* Given task *
Reproduce all of the following material verbatim, line for line.

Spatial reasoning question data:
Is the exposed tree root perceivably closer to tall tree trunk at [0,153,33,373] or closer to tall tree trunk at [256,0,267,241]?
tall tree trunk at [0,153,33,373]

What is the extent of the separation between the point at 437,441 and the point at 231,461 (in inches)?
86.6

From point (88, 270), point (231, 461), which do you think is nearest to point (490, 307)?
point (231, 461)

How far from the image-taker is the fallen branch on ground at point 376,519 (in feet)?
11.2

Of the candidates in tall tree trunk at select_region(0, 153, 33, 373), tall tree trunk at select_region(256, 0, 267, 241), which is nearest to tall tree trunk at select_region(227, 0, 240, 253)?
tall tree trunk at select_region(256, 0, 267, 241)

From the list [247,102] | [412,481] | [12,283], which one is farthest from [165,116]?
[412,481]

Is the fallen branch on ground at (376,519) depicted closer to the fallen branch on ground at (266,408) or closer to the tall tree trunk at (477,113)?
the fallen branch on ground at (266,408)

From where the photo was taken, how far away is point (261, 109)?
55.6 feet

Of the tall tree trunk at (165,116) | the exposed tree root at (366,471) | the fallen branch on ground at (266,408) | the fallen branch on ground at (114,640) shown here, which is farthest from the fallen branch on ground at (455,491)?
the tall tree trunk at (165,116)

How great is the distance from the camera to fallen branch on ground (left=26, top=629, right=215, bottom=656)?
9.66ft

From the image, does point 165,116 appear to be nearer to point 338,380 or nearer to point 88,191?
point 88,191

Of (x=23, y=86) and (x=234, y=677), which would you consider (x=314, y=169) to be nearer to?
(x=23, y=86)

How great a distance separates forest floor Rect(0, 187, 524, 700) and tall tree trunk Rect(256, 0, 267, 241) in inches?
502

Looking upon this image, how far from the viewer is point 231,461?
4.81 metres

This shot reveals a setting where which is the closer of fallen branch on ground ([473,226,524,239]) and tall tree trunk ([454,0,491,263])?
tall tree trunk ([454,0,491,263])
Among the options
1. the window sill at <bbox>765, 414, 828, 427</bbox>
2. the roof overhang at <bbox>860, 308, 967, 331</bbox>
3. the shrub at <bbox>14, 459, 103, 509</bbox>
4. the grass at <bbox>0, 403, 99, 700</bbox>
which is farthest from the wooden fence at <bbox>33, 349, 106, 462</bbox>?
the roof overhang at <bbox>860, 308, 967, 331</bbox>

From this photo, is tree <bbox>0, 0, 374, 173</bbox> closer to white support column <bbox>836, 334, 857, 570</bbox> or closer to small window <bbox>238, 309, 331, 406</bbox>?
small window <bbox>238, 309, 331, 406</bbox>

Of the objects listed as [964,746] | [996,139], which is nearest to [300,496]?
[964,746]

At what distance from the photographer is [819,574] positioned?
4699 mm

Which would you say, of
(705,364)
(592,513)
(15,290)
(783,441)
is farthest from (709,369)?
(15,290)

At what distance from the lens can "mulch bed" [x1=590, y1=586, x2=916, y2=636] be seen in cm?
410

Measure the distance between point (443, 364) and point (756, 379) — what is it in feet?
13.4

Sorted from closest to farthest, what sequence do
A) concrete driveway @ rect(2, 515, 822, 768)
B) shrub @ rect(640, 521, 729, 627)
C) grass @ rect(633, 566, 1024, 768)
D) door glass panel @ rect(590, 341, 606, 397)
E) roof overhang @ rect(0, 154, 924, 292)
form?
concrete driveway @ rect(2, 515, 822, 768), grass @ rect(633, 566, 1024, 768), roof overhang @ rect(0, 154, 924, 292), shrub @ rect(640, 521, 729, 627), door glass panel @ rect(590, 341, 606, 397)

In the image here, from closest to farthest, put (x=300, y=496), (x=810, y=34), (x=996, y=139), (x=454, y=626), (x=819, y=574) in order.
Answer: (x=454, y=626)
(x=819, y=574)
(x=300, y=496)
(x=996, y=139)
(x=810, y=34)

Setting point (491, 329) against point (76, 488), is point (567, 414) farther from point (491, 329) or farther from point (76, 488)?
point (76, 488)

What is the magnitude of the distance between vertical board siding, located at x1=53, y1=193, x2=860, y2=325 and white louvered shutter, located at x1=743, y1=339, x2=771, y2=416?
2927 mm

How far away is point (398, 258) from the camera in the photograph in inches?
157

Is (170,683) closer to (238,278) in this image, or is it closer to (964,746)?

* Exercise response *
Is the exposed tree root perceivably closer to tall tree trunk at [0,153,33,373] or closer to tall tree trunk at [256,0,267,241]?
tall tree trunk at [0,153,33,373]

What is the extent of the separation between the point at 437,441 and the point at 231,461 (in inches)?
86.6

From point (88, 270), point (231, 461), which do you think is nearest to point (490, 307)?
point (231, 461)

How far from the image-taker is the fallen branch on ground at point 376,519 (in feet)?
11.2

Of the candidates in tall tree trunk at select_region(0, 153, 33, 373), tall tree trunk at select_region(256, 0, 267, 241), which is nearest to tall tree trunk at select_region(227, 0, 240, 253)?
tall tree trunk at select_region(256, 0, 267, 241)

From the list [247,102] | [412,481] | [12,283], which one is farthest from [165,116]?
[412,481]

Is the fallen branch on ground at (376,519) depicted closer to the fallen branch on ground at (266,408) or closer to the tall tree trunk at (477,113)?
the fallen branch on ground at (266,408)

From where the photo was taken, how far away is point (261, 109)?
55.6 feet

Of the tall tree trunk at (165,116) | the exposed tree root at (366,471) | the fallen branch on ground at (266,408) | the fallen branch on ground at (114,640) shown here, which is farthest from the fallen branch on ground at (455,491)?
the tall tree trunk at (165,116)

How great is the distance from the camera to fallen branch on ground (left=26, top=629, right=215, bottom=656)?
9.66ft

From the image, does point 165,116 appear to be nearer to point 338,380 or nearer to point 88,191?
point 88,191

Of (x=23, y=86) and (x=234, y=677), which would you consider (x=314, y=169) to be nearer to?
(x=23, y=86)

How great a distance separates forest floor Rect(0, 187, 524, 700) and tall tree trunk Rect(256, 0, 267, 241) in inches?
502

Looking upon this image, how far from the viewer is point 231,461?
4.81 metres

This shot reveals a setting where which is the closer of fallen branch on ground ([473,226,524,239]) and tall tree trunk ([454,0,491,263])?
tall tree trunk ([454,0,491,263])
Among the options
1. the window sill at <bbox>765, 414, 828, 427</bbox>
2. the roof overhang at <bbox>860, 308, 967, 331</bbox>
3. the shrub at <bbox>14, 459, 103, 509</bbox>
4. the grass at <bbox>0, 403, 99, 700</bbox>
which is farthest from the wooden fence at <bbox>33, 349, 106, 462</bbox>?
the roof overhang at <bbox>860, 308, 967, 331</bbox>

From this photo, is tree <bbox>0, 0, 374, 173</bbox> closer to white support column <bbox>836, 334, 857, 570</bbox> or closer to small window <bbox>238, 309, 331, 406</bbox>?
small window <bbox>238, 309, 331, 406</bbox>

Of the objects listed as [964,746] | [996,139], which is nearest to [300,496]?
[964,746]

At what distance from the photographer is [819,574] positioned?
4699 mm

Which would you say, of
(705,364)
(592,513)
(15,290)
(783,441)
is farthest from (709,369)?
(15,290)

At what distance from the lens can "mulch bed" [x1=590, y1=586, x2=916, y2=636] be seen in cm?
410

Measure the distance between point (443, 364) and point (756, 379) — what is it in feet?
13.4

Sorted from closest to farthest, what sequence do
A) concrete driveway @ rect(2, 515, 822, 768)
B) shrub @ rect(640, 521, 729, 627)
C) grass @ rect(633, 566, 1024, 768)
D) door glass panel @ rect(590, 341, 606, 397)
E) roof overhang @ rect(0, 154, 924, 292)
form?
concrete driveway @ rect(2, 515, 822, 768), grass @ rect(633, 566, 1024, 768), roof overhang @ rect(0, 154, 924, 292), shrub @ rect(640, 521, 729, 627), door glass panel @ rect(590, 341, 606, 397)

In the image here, from closest to farthest, put (x=300, y=496), (x=810, y=34), (x=996, y=139), (x=454, y=626), (x=819, y=574) in order.
Answer: (x=454, y=626)
(x=819, y=574)
(x=300, y=496)
(x=996, y=139)
(x=810, y=34)

Setting point (491, 329) against point (76, 488), is point (567, 414) farther from point (491, 329) or farther from point (76, 488)?
point (76, 488)

What is the magnitude of the distance between vertical board siding, located at x1=53, y1=193, x2=860, y2=325 and white louvered shutter, located at x1=743, y1=339, x2=771, y2=416?
2927 mm

How far away is point (398, 258) from the camera in the photograph in inches?
157

Is (170,683) closer to (238,278) in this image, or is it closer to (964,746)?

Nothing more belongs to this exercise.